3. Halk sağlığının ve can güvenliğinin hiçe sayıldığı; sermaye sahiplerinin kasalarını doldurduğu iktidar projeleri ile ihmal-kâr hırsı-cezasızlık üçgeni bir arada çalıştırılarak katliam gibi kazalar yaşanmaktadır. Bu kazalardan mağdur yurttaşların hak arayışları engellenmektedir.
4. Ülkemizin en verimli tarım arazileri, doğal sit alanları, dereleri, denizleri, ovaları, ormanları ve yeşil alanları birer şantiye haline getirilmiş durumdadır. Hiçbir doğal güzellik ya da zenginlik; iktidarın kâr hırsından kurtulamamaktadır. Doğal sit alanları, sermayenin garantörlüğünü üstlenen yargı mekanizması tarafından çıkarılan düzmece belgelerle yapılaşmaya açılmakta; başta büyük kentler olmak üzere memleketin tamamında ormansızlaştırma politikası izlenmekte; derelerimizin üzerine kurulan/kurulmak istenen HES’lerle hem su kaynaklarımız hem de canlıların yaşam alanları gasp edilmektedir. Memleketin en verimli tarım arazileri, bizzat iktidar politikaları tarafından ranta açılırken tarımsal üretim yok edilmekte; çiftçiler üç kuruşa mahkum edilmektedir.
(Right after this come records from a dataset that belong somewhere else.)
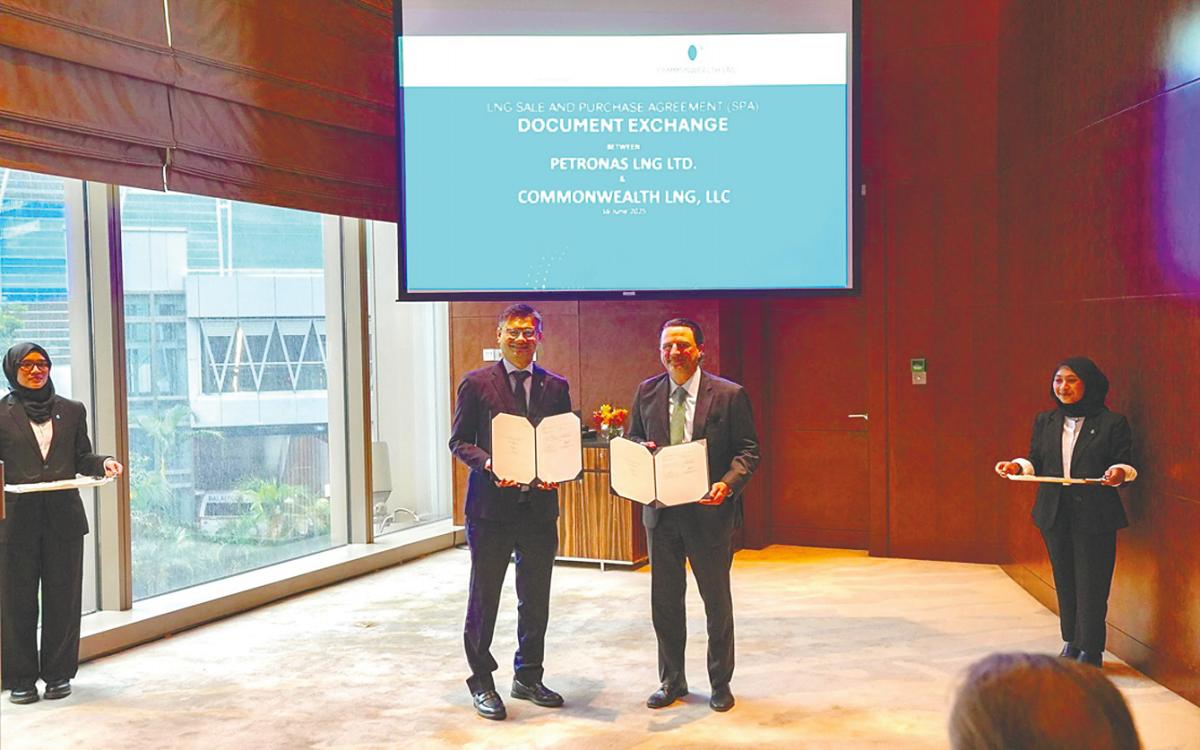 Ezran (left) and Farhad exchanging documents after the agreement signing ceremony on the sidelines of Energy Asia 2025.
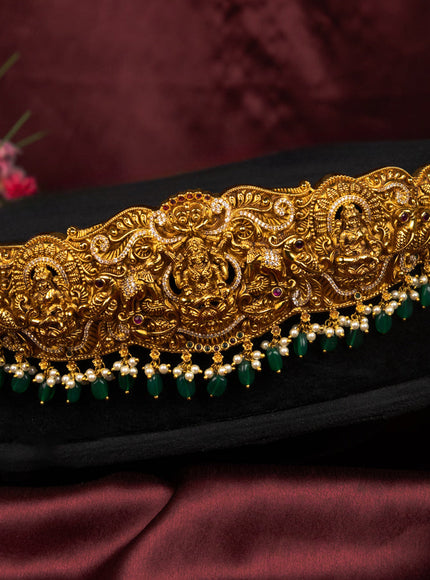 Antique self emboss hip belt lakshmi pendant with kemp & cz stones and pearl &beads hangings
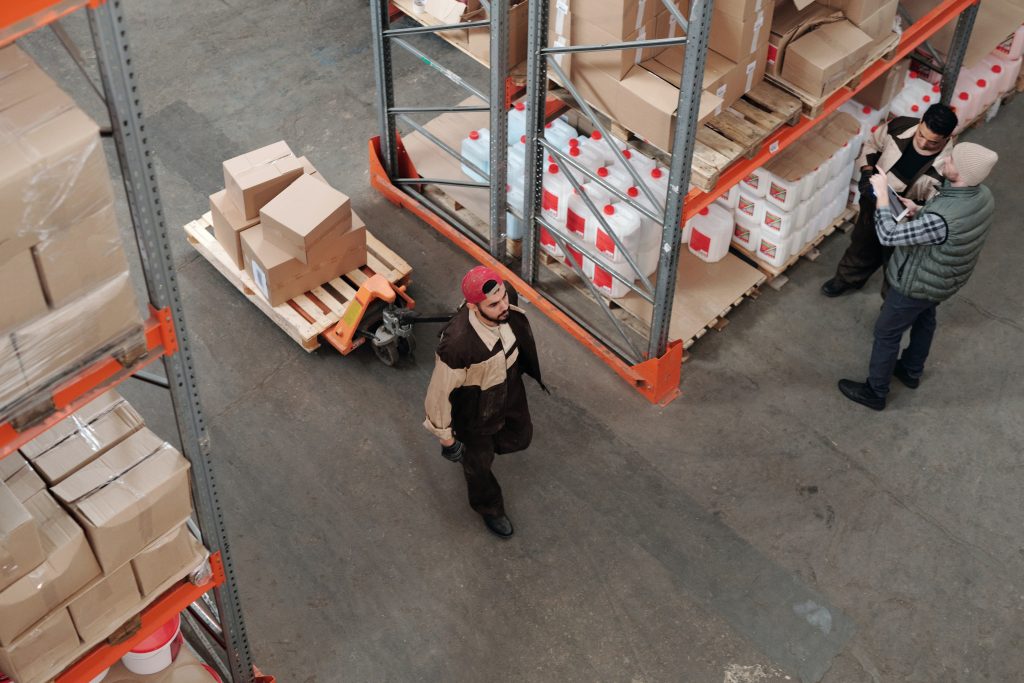 Ambiente de armazém interno com prateleiras altas repletas de várias caixas e mercadorias. Três funcionários estão fazendo o balanço de estoque. A perspectiva é de cima.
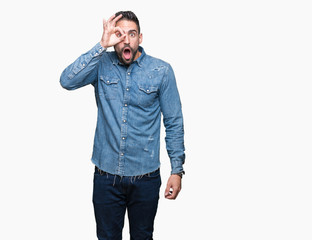 Fototapeta premium Young handsome man over isolated background doing ok gesture shocked with surprised face, eye looking through fingers. Unbelieving expression.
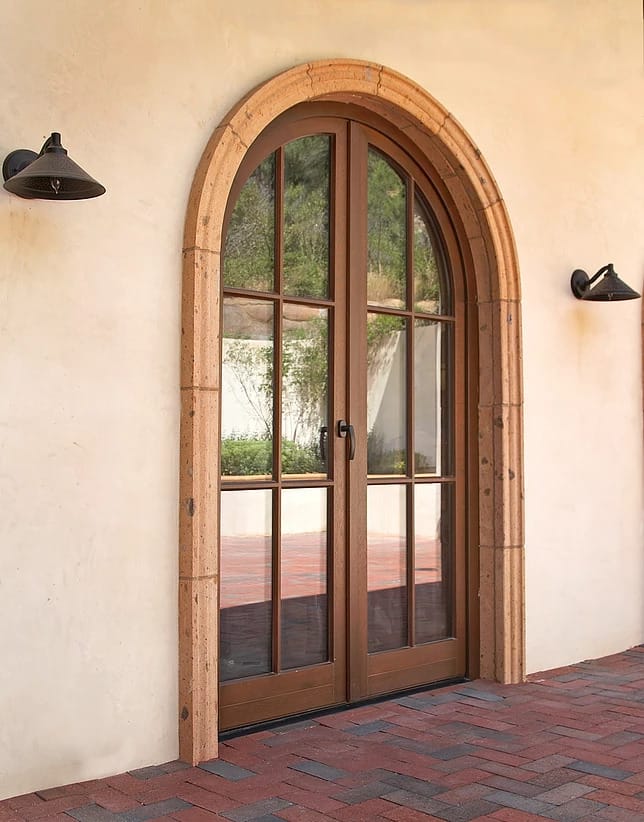 Tuscan style entryways are our specialty like this wood double door with narrow profiles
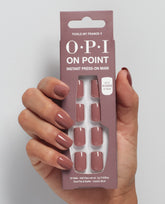 Hand with mauve-pink manicured nails holds OPI On Point Tickle My France-y instant press-on mani package, showing 24 glossy nude press-on nails from an OPI nail polish gift set against a light gray background.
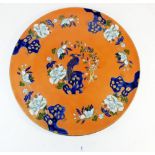 A large Mason's Ironstone charger painted birds and flowers on a coral red ground, 42cm diameter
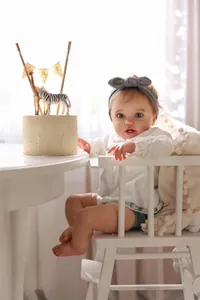 Realistic 60cm reborn baby doll sitting in high chair for first birthday celebration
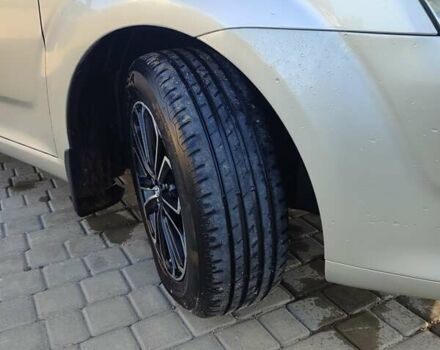 Серый Тойота Королла Версо, объемом двигателя 1.79 л и пробегом 247 тыс. км за 7900 $, фото 2 на Automoto.ua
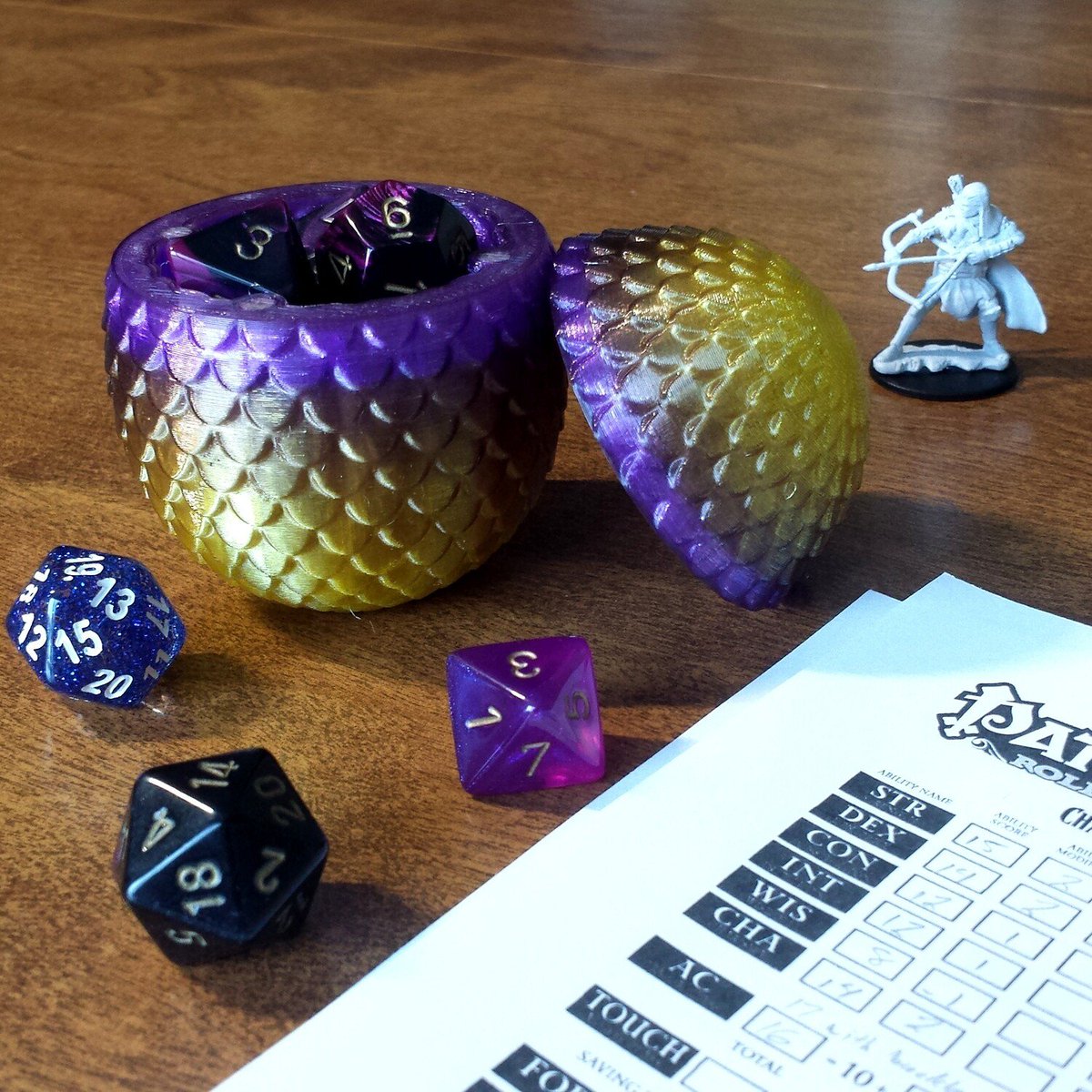 SpoutLore's tweet photo. This Sunday, May 8th at 11am PST we'll be streaming our Q&amp;A LIVE from THE ACTUAL WOODS  (hopefully). We'll also be giving away these awesome prizes from @FantasyBy including dice earrings, woodcut bee pins, and a Thunderbird dice egg!

Not a patron yet? RT for a community pass! https://t.co/AYL6tq4AEJ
5. Tekellerin rant ve kâr hırsı sonucu ekoloji büyük tahribat ve yıkım altındadır. Kapitalizmin gezegenimizdeki yıkım ve tahribatı her koldan gizlenmeye çalışılırken Dünya’mız ve canlı türleri her geçen gün yok olmanın eşiğine gelmektedir. Devrimci Gençlik Dernekleri doğanın, kentlerin ve tarımın yıkımına yol açan tüm piyasacı politikaların karşısındadır.